What is the future of cotton from the USA at a time cotton is highly in demand in India?

Sales for U.S. cotton reflect strong demand. The mills want to buy cotton which is good quality, consistent and gives them good efficiency, and that exactly is what U.S. cotton has been delivering for many years. Now we have a COTTON USA SOLUTIONSTM technical team which is helping the mills with what they can expect from the quality of U.S. cotton and also help them plan better. Our SOLUTIONS team can also guide them operationally in terms of what changes they could do to improve their efficiency. Our team of SOLUTIONS experts has created five business-building programs, providing unmatched expertise informed by work with over 1,500 mills in 50 countries. Our programs are complimentary for customers who are COTTON USATM licensees or U.S. Cotton Trust Protocol® members.

In terms of sustainability, the U.S. Cotton Trust Protocol® sets a new standard for more sustainably grown cotton. Aligned with the U.N. Sustainable Development Goals, the Trust Protocol brings quantifiable and verifiable goals and measurement to more sustainable cotton production and drives continuous improvement in six key sustainability metrics – land use, soil carbon, water management, soil loss, greenhouse gas emissions and energy efficiency.

This is what exactly consumers are looking for and what the U.S. cotton industry is offering.

What trends do you see in cotton and other fibres?

I think the recent trend what we are seeing now is that people are switching to blends to meet the economics. But in India, cotton has a strong future because the industry has full faith that cotton will remain the engine of growth in the textile industry.
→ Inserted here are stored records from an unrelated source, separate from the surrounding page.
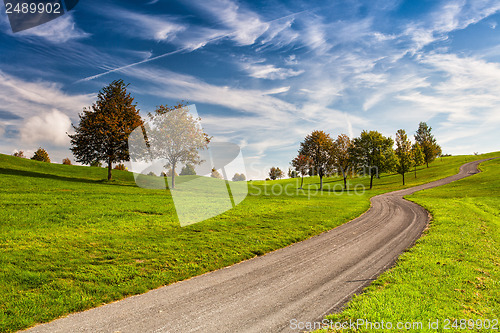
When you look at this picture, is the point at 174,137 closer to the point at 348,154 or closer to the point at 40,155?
the point at 348,154

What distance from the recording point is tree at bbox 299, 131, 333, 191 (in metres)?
61.1

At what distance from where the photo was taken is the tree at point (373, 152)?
199 ft

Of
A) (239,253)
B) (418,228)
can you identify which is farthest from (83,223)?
(418,228)

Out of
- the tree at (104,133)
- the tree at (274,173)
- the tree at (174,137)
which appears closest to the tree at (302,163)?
the tree at (174,137)

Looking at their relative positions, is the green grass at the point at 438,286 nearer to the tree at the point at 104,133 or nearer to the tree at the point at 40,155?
the tree at the point at 104,133

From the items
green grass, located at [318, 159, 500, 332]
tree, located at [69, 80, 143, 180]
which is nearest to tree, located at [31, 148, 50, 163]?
tree, located at [69, 80, 143, 180]

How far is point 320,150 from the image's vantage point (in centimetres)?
6141

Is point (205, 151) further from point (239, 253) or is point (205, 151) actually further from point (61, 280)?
point (61, 280)

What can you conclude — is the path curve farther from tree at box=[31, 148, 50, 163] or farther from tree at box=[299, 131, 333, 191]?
tree at box=[31, 148, 50, 163]

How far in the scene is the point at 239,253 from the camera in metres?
13.1

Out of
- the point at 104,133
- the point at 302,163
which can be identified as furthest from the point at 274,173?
the point at 104,133

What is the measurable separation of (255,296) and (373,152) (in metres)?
62.7

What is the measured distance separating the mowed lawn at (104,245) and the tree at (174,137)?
18364 millimetres

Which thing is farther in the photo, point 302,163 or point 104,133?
point 302,163
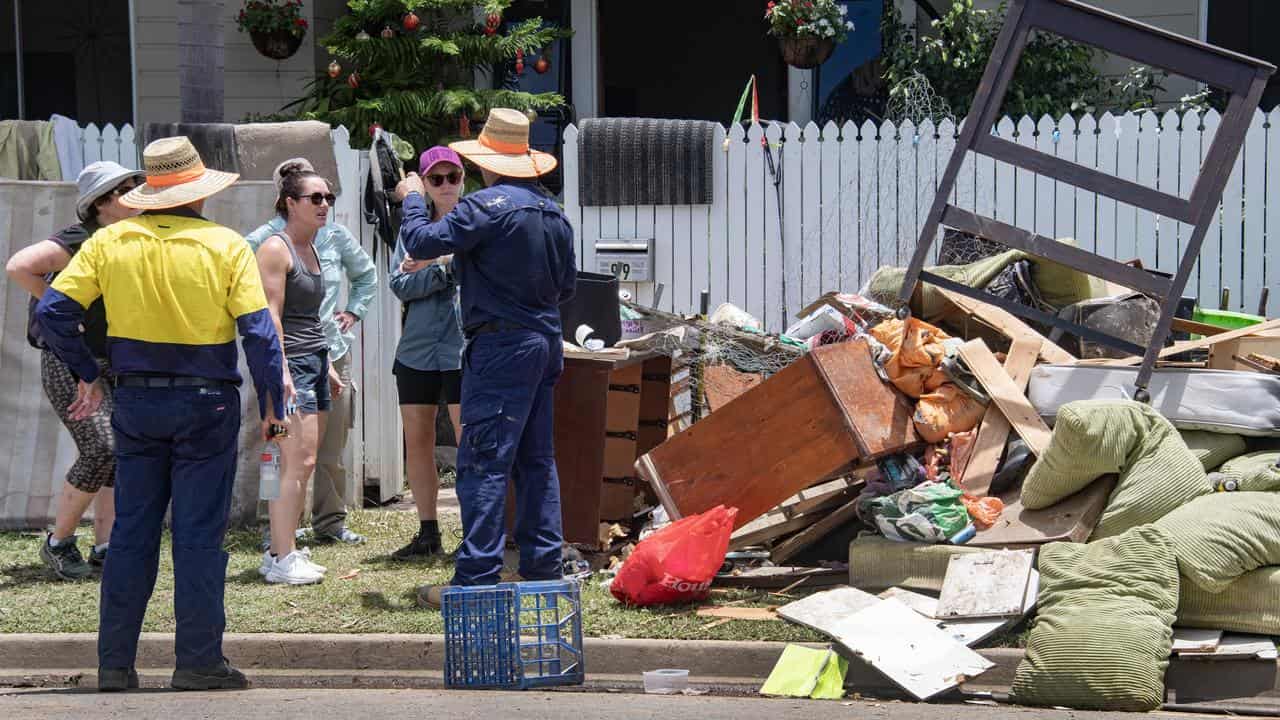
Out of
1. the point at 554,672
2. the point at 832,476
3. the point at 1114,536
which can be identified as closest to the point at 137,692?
the point at 554,672

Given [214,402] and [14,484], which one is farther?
[14,484]

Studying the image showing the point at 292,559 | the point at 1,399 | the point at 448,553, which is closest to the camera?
the point at 292,559

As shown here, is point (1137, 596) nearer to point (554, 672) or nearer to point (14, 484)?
point (554, 672)

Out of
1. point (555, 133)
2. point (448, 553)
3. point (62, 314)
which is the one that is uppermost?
point (555, 133)

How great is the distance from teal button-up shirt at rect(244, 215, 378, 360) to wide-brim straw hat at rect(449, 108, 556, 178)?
130 cm

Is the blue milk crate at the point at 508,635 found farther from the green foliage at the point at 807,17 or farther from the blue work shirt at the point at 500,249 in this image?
the green foliage at the point at 807,17

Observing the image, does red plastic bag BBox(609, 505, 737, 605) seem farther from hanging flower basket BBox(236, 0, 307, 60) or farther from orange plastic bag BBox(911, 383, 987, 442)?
hanging flower basket BBox(236, 0, 307, 60)

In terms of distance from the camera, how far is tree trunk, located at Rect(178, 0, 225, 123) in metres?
9.46

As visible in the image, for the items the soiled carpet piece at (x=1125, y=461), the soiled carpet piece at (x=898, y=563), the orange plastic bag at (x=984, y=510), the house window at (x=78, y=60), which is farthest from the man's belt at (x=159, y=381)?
the house window at (x=78, y=60)

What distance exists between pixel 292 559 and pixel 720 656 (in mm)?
2245

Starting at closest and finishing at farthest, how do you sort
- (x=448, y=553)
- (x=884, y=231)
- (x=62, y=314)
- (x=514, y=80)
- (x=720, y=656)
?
(x=62, y=314) → (x=720, y=656) → (x=448, y=553) → (x=884, y=231) → (x=514, y=80)

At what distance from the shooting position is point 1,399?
25.8 ft

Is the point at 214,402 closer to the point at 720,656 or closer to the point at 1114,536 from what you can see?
the point at 720,656

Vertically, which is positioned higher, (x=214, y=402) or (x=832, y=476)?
(x=214, y=402)
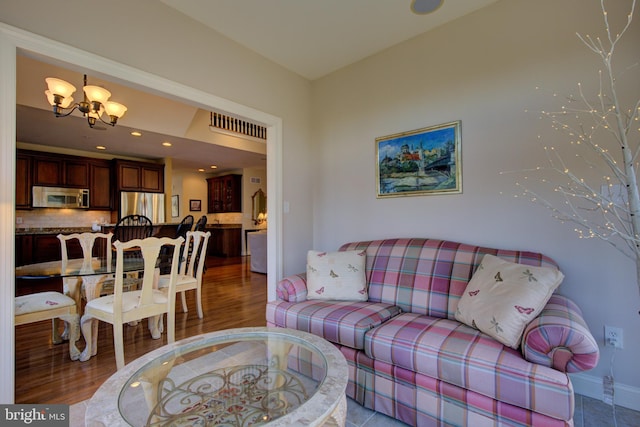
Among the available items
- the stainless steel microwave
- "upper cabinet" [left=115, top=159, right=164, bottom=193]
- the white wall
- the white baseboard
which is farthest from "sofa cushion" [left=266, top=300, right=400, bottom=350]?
the stainless steel microwave

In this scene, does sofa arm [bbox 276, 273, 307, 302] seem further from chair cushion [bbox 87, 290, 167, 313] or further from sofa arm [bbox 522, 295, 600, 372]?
sofa arm [bbox 522, 295, 600, 372]

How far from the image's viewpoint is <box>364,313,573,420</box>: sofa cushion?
1.21m

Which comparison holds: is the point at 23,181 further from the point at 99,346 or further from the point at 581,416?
the point at 581,416

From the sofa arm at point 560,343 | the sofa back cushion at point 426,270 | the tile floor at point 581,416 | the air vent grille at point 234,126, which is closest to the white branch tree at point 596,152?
the sofa back cushion at point 426,270

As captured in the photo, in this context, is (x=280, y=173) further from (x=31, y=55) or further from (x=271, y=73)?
(x=31, y=55)

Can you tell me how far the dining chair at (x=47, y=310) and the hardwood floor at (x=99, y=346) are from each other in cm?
21

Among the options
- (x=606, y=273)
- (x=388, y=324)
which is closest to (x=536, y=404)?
(x=388, y=324)

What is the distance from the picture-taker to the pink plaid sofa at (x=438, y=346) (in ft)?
4.08

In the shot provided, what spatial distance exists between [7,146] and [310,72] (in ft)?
8.58

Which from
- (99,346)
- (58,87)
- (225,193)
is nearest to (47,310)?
(99,346)

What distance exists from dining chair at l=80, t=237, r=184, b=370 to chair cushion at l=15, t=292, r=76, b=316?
189mm

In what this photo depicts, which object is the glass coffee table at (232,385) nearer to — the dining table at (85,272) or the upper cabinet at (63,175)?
the dining table at (85,272)

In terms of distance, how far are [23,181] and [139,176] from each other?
175cm

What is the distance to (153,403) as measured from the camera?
1.15m
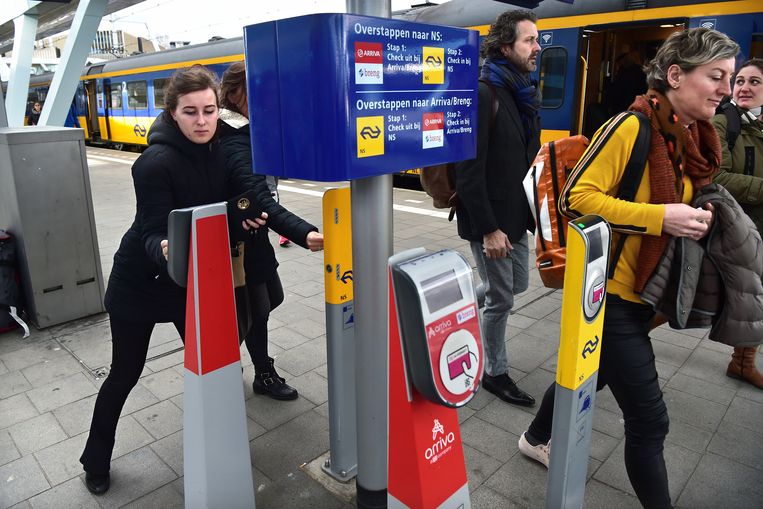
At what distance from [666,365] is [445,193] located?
1.91m

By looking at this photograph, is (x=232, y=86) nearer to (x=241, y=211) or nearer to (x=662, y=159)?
(x=241, y=211)

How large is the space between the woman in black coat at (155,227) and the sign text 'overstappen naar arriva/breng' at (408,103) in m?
0.75

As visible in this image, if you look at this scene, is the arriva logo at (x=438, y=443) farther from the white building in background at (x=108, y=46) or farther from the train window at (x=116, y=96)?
the white building in background at (x=108, y=46)

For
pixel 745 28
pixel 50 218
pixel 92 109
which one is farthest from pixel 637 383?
pixel 92 109

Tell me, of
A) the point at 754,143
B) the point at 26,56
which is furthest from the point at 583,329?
the point at 26,56

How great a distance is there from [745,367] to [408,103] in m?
2.92

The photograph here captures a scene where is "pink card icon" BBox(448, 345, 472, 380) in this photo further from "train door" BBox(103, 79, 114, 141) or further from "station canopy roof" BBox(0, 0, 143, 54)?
"train door" BBox(103, 79, 114, 141)

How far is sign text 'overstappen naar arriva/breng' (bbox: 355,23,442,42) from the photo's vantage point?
170 cm

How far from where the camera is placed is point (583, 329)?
1730 millimetres

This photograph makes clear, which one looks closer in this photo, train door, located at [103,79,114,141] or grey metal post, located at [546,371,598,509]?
grey metal post, located at [546,371,598,509]

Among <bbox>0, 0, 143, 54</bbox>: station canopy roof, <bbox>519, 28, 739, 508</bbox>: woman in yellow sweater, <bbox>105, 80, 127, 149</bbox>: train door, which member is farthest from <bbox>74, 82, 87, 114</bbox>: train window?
<bbox>519, 28, 739, 508</bbox>: woman in yellow sweater

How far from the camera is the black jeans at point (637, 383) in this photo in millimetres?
2066

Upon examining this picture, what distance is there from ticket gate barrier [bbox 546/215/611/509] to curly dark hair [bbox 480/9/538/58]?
162cm

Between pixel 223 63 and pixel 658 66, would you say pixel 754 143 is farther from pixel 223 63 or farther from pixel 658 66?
pixel 223 63
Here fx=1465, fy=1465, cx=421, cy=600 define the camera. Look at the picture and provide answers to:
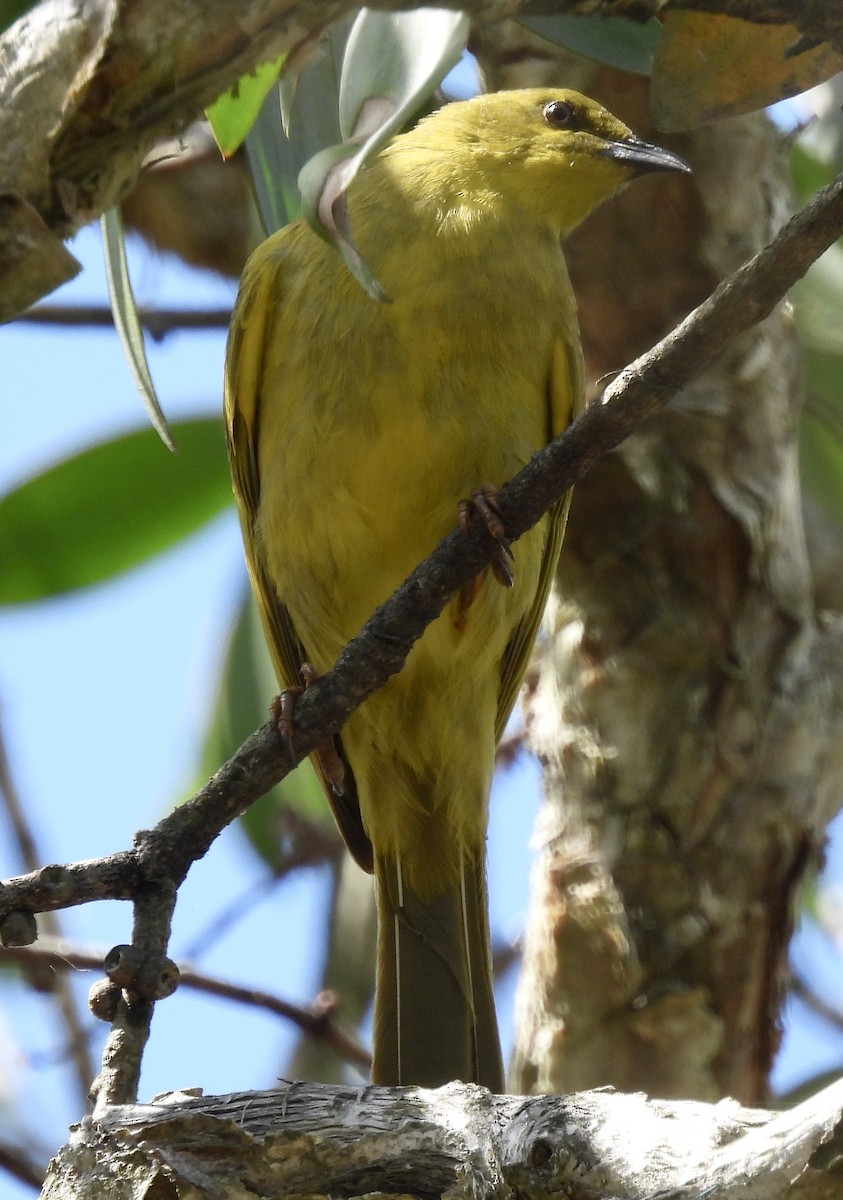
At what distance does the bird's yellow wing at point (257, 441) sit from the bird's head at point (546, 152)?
56cm

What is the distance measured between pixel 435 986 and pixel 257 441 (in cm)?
138

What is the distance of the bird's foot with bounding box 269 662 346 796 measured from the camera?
7.72 feet

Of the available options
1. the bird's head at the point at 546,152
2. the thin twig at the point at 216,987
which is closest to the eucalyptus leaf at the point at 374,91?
the bird's head at the point at 546,152

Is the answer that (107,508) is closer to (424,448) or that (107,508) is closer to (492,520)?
(424,448)

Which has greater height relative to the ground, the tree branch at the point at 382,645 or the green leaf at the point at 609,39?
the green leaf at the point at 609,39

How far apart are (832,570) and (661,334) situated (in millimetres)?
1016

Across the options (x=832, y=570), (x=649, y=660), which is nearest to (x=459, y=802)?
(x=649, y=660)

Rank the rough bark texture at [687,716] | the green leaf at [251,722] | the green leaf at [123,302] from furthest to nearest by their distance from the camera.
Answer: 1. the green leaf at [251,722]
2. the rough bark texture at [687,716]
3. the green leaf at [123,302]

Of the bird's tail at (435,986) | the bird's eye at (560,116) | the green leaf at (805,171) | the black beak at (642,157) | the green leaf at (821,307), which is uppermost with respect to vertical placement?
the green leaf at (805,171)

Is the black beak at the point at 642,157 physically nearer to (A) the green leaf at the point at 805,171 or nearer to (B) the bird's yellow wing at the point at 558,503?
(B) the bird's yellow wing at the point at 558,503

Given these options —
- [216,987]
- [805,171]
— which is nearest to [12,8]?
[216,987]

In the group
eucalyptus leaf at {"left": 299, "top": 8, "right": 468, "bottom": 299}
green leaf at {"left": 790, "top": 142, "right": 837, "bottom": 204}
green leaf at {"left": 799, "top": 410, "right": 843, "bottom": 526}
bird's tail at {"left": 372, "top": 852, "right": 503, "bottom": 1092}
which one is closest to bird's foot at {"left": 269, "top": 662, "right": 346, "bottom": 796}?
bird's tail at {"left": 372, "top": 852, "right": 503, "bottom": 1092}

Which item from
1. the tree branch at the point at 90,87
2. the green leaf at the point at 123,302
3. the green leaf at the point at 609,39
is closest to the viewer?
the tree branch at the point at 90,87

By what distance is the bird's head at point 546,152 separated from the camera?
12.1 feet
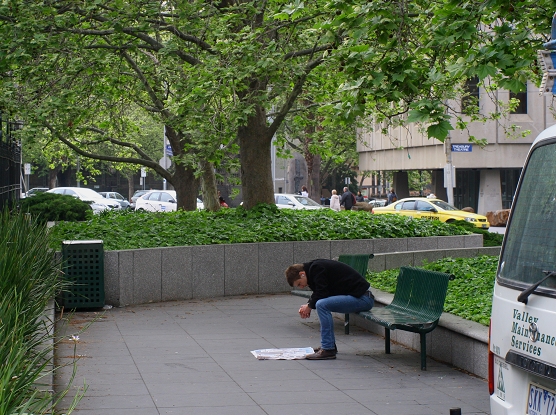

The recent announcement made by the honorable Ministry of Finance on April 13, 2022 to exempt the import duty on cotton until Sept. 30, 2022, is a welcome step for the textile industry. Thanks to the Indian cotton associations and the textile associations who have collaborated on behalf of Indian textile industry. I think mills will be much happier as they now have access to quality U.S. cotton and this will be good for spinners.